Danach hätte die öffentliche Zustellung des angefochtenen Beschlusses vorliegend ganz offensichtlich nicht angeordnet werden dürfen, weil das Amtsgericht schon die aus den Akten ersichtlichen Nachforschungsmöglichkeiten ungenutzt gelassen hat.
Aus dem mit der Antragsschrift vorgelegten Bericht, den das Jugendamt im vorangegangenen Sorgeverfahren dem Amtsgericht erstattet hatte, hat das Amtsgericht ersehen können, dass unter der von dem Antragsteller angegebenen Anschrift der Antragsgegnerin auch deren Eltern wohnten.
Nach dem Fortzug der Antragsgegnerin lag es deshalb nahe, nachzuforschen, ob deren Eltern noch dort wohnen, um sie verbindlich aufzufordern, die Anschrift ihrer Tochter mitzuteilen. Eine solche Anfrage war nicht von vornherein ohne Erfolgsaussicht.
Selbst wenn die Eltern - wie das Jugendamt von einem der Elternteile berichtet - andere Anfragen nach dem Aufenthalt ihrer Tochter nicht oder nicht wahrheitsgemäß beantwortet haben sollten, steht damit nicht fest, dass sie sich gegenüber einem Gericht ebenso verhalten.
Zudem hat der Antragsteller schwerwiegend gegen seine Mitwirkungspflicht (§ 27 FamFG) verstoßen.
Die Pflicht, für das Verfahren erhebliche Umstände wahrheitsgemäß und vollständig mitzuteilen, trifft ihn keineswegs nur auf Nachfrage des Gerichts. Jedenfalls Umstände, die offensichtlich für die Verfahrensführung oder für die anstehende Entscheidung von Bedeutung sind, hat jeder Beteiligte kraft der gesetzlichen geregelten Verpflichtung selbständig mitzuteilen, auch wenn das Gericht nicht nachfragt oder die Bedeutung eventuell selbst noch gar nicht erkannt hat.

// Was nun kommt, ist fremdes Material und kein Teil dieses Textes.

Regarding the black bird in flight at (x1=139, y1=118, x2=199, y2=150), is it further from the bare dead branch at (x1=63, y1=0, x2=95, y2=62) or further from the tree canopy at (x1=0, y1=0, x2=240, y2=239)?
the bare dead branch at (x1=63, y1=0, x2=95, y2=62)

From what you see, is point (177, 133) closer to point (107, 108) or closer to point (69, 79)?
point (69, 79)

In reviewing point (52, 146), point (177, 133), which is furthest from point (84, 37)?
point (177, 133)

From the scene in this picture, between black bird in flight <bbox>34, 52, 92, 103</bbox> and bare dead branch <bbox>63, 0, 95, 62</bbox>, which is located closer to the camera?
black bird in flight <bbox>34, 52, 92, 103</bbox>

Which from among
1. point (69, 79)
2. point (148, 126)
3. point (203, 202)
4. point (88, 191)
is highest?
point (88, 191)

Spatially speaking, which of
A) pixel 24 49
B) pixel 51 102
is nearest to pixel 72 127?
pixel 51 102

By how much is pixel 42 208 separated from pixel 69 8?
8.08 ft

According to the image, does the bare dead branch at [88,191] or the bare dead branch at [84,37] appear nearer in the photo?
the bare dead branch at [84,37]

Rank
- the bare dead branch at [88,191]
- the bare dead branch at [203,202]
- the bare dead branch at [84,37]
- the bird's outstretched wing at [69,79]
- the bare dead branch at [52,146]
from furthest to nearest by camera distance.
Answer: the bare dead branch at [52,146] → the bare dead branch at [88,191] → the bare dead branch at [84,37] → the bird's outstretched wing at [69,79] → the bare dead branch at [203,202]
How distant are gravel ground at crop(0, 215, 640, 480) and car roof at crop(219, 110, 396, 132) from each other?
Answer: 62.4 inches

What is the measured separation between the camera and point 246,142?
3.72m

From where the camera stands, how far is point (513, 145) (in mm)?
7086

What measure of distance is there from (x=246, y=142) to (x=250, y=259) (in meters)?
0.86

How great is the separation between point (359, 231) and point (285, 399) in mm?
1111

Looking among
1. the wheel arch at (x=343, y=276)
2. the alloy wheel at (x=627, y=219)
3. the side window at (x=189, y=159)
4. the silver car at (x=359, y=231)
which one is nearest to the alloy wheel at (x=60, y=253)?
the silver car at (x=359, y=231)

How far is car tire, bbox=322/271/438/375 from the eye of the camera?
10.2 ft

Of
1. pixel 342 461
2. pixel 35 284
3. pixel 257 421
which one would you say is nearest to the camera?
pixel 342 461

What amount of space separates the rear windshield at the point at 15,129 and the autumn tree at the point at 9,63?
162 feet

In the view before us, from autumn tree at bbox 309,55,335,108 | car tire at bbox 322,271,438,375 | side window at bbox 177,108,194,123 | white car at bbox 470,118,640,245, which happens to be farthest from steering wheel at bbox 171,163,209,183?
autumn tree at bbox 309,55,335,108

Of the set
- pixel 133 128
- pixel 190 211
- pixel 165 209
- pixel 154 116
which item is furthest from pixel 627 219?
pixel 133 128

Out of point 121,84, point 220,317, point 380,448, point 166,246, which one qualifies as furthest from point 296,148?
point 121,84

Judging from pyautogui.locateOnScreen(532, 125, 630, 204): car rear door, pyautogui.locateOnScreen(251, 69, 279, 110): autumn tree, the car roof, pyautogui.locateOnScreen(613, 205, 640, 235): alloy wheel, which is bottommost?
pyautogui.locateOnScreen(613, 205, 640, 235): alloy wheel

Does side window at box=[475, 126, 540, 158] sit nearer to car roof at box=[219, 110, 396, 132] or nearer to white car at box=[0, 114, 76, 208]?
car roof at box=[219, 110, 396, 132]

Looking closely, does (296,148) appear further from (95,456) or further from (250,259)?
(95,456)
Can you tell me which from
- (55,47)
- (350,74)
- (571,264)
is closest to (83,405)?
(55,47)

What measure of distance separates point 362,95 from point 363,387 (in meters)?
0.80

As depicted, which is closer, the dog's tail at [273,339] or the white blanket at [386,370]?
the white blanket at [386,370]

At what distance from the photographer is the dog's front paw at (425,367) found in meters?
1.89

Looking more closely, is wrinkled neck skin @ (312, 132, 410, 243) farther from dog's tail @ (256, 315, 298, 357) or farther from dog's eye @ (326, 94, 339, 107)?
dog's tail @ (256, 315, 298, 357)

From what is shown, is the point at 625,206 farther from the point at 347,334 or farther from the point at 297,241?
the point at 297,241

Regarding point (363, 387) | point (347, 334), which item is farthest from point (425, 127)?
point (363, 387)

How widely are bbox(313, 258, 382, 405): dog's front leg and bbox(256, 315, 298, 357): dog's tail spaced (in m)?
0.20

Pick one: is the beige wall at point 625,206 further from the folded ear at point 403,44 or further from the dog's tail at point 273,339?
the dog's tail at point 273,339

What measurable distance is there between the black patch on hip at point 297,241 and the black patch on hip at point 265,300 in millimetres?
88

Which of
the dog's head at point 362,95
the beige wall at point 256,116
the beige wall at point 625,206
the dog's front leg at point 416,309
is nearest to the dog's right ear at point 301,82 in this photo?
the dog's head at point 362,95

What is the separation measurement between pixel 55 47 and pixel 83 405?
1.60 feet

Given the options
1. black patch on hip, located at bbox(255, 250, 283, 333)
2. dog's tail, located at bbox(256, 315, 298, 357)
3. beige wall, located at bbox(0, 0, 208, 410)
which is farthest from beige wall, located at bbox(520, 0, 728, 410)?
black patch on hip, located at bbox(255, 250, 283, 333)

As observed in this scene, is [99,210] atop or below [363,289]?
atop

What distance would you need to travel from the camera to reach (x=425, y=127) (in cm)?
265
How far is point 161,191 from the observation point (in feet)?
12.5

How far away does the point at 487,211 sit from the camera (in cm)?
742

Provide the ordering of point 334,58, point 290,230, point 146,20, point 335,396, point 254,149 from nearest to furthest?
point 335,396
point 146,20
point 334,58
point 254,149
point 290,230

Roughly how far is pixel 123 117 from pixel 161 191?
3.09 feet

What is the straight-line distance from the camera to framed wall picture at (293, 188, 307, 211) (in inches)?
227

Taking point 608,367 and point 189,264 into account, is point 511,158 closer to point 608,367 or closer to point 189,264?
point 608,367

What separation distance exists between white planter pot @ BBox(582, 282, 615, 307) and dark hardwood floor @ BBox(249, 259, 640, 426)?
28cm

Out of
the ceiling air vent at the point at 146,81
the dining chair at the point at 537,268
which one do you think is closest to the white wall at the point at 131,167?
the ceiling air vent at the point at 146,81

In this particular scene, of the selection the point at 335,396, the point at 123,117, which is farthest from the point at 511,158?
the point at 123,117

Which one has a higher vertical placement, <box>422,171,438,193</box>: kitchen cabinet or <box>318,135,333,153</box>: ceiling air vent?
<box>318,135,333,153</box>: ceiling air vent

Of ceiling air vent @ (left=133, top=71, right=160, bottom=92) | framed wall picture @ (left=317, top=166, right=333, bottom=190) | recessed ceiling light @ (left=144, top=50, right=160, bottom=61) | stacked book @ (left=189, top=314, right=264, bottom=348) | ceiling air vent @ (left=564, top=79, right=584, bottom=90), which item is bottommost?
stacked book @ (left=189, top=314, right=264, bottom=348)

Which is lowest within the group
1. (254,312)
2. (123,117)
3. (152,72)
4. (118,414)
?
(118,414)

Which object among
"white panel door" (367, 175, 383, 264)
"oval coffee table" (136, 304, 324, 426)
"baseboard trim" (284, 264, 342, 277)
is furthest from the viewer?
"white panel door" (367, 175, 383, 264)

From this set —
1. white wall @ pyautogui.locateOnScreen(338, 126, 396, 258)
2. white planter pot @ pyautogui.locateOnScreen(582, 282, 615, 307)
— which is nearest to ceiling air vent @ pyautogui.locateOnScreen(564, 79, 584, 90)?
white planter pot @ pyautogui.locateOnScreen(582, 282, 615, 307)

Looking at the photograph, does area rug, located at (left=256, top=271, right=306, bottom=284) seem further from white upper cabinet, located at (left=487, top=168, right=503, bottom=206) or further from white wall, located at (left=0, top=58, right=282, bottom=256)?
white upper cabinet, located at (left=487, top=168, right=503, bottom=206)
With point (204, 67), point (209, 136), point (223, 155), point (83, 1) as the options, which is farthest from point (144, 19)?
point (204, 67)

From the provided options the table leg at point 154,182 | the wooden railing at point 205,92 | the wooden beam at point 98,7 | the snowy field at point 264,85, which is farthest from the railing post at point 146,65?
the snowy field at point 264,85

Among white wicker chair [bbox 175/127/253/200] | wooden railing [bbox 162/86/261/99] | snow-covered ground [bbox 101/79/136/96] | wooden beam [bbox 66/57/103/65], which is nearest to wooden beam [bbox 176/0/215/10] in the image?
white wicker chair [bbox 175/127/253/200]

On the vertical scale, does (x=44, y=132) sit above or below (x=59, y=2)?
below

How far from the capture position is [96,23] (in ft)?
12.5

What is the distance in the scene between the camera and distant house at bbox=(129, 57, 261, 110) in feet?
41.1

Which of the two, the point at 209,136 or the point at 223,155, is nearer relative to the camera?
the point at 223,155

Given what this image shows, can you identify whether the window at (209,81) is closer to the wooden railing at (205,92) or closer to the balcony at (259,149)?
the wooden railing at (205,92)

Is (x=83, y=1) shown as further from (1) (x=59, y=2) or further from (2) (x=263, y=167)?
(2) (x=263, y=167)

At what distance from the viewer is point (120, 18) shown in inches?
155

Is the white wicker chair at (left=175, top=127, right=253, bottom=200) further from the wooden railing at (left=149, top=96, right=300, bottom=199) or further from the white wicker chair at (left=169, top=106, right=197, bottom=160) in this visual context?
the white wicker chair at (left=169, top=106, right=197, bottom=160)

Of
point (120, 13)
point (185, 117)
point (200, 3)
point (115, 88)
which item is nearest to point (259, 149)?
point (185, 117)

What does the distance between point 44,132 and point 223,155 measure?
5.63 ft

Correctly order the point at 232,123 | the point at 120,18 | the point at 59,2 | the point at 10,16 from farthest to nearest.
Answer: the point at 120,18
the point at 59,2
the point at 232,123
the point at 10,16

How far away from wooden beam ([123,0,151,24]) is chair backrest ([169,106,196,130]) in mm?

Bei der Adresse der Antragsgegnerin handelt es sich um einen solchen offensichtlich bedeutsamen Umstand.
Ihr ist während des Verfahrens rechtliches Gehör zu gewähren und nach ergangener ihr ungünstiger Entscheidung die Möglichkeit der Anfechtung zu eröffnen.
Dass es auf Nachforschungen ankommen wird, wusste der Antragsteller, der selbst einen Wegzug mit unbekanntem Ziel vorgetragen hat. In dieser Lage hatte er nicht nur eine nach seiner Ansicht feststehende, gesicherte Erkenntnis mitzuteilen, sondern auch alle Anhaltspunkte, die das Gericht zu Nachforschungen nach dem Verbleib der Antragsgegnerin nutzen könnte.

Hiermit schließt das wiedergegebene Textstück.